»»
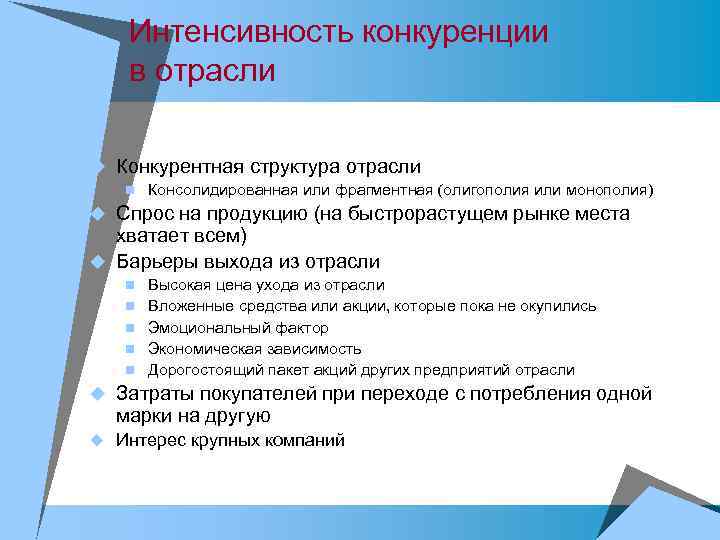 Интенсивность конкуренции в отрасли

Конкурентная структура отрасли
Консолидированная или фрагментная (олигополия или монополия)
Спрос на продукцию (на быстрорастущем рынке места хватает всем)
Барьеры выхода из отрасли
Высокая цена ухода из отрасли
Вложенные средства или акции, которые пока не окупились
Эмоциональный фактор
Экономическая зависимость
Дорогостоящий пакет акций других предприятий отрасли
Затраты покупателей при переходе с потребления одной марки на другую
Интерес крупных компаний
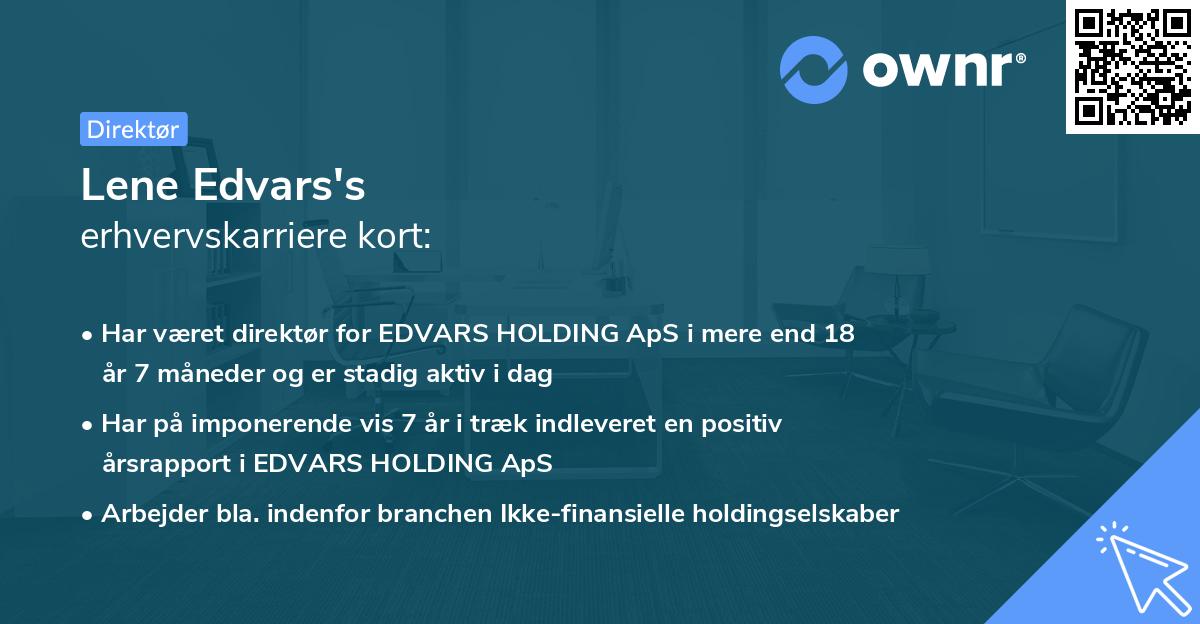 ownr®

Direktør

Lene Edvars's
erhvervskarriere kort:

• Har været direktør for EDVARS HOLDING ApS i mere end 18 år 7 måneder og er stadig aktiv i dag

• Har på imponerende vis 7 år i træk indleveret en positiv årsrapport i EDVARS HOLDING ApS

• Arbejder bla. indenfor branchen Ikke-finansielle holdingselskaber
««
Task statement. Omit every picture while transcribing the records above exactly.

Response.
 Интенсивность конкуренции в отрасли

Конкурентная структура отрасли
Консолидированная или фрагментная (олигополия или монополия)
Спрос на продукцию (на быстрорастущем рынке места хватает всем)
Барьеры выхода из отрасли
Высокая цена ухода из отрасли
Вложенные средства или акции, которые пока не окупились
Эмоциональный фактор
Экономическая зависимость
Дорогостоящий пакет акций других предприятий отрасли
Затраты покупателей при переходе с потребления одной марки на другую
Интерес крупных компаний
 ownr®

Direktør

Lene Edvars's
erhvervskarriere kort:

• Har været direktør for EDVARS HOLDING ApS i mere end 18 år 7 måneder og er stadig aktiv i dag

• Har på imponerende vis 7 år i træk indleveret en positiv årsrapport i EDVARS HOLDING ApS

• Arbejder bla. indenfor branchen Ikke-finansielle holdingselskaber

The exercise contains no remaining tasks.